Carta desde Washington

De ocupaciones y de guerras justas e injustas

El problema palmario, evidentemente, es que las acciones posteriores -y el principio de proporcionalidad- por parte de Netanyahu no se ajustan ni remotamente a los principios del jus in bello, lo cual socava la legitimidad moral de su causa, como mínimo en su forma de ejecución.

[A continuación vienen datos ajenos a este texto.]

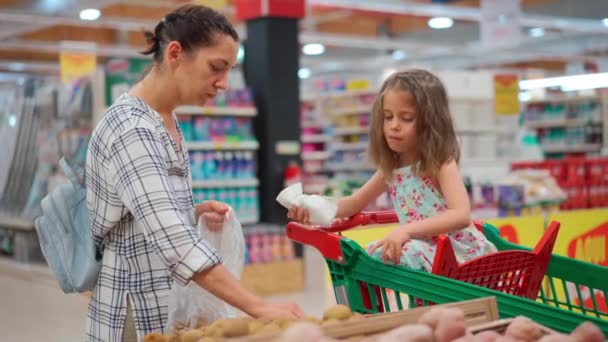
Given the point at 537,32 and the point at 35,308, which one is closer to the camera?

En el contexto actual de fluidez y volatilidad globales, la invasión rusa a Ucrania y el asalto israelí a Gaza representan dos de los escenarios más neurálgicos y enmarañados, de paso poniendo de relieve lo que está en juego con decisiones, posturas y narrativas que hoy emanan en materia de política exterior desde la Casa Blanca, sobre todo con respecto a dos temas: el derecho a recurrir a la fuerza y la legitimidad de hacerse de territorio ocupado ilegalmente o por la fuerza.

Ambos conflictos han provocado debates mundiales sobre soberanía, ocupación, defensa propia y crímenes de guerra. Pero ¿puede considerarse alguno de estos como “justo”? ¿Y qué factores distorsionan o sostienen esa percepción? Por si esto no fuera lo suficientemente complejo y sujeto a narrativas subjetivas, aliñadas con propaganda y desinformación, ese debate, gracias a las posturas de Donald Trump, se entrevera íntimamente con otro endiabladamente complejo e incluso tóxico: el reconocimiento de control territorial. El reconocimiento de Estados o de situaciones territoriales de facto es uno de los actos más delicados de política exterior y de la praxis -e historia- de las relaciones internacionales. No se trata únicamente de formalidades diplomáticas, sino de decisiones de realpolitik con implicaciones jurídicas, éticas y geopolíticas de profundo alcance, rara vez tomadas únicamente con base en principios universales de justicia, derecho internacional o autodeterminación. Esto queda en evidencia cuando comparamos dos procesos en curso: la creciente posibilidad de que más países reconozcan al Estado palestino, y la remota -pero cada vez más discutida- opción de que EE.UU acepte, en algún grado, la ocupación rusa de territorio ucraniano como un “hecho consumado”, tal y como ha quedado evidenciado después de la vergonzosa cumbre entre Trump y Putin, haciendo eco de lo que sucedió en 1936 en otra cumbre -ésta en Múnich, entre Chamberlain y Hitler- que otorgó en su momento territorio a cambio de nada a un estado agresor.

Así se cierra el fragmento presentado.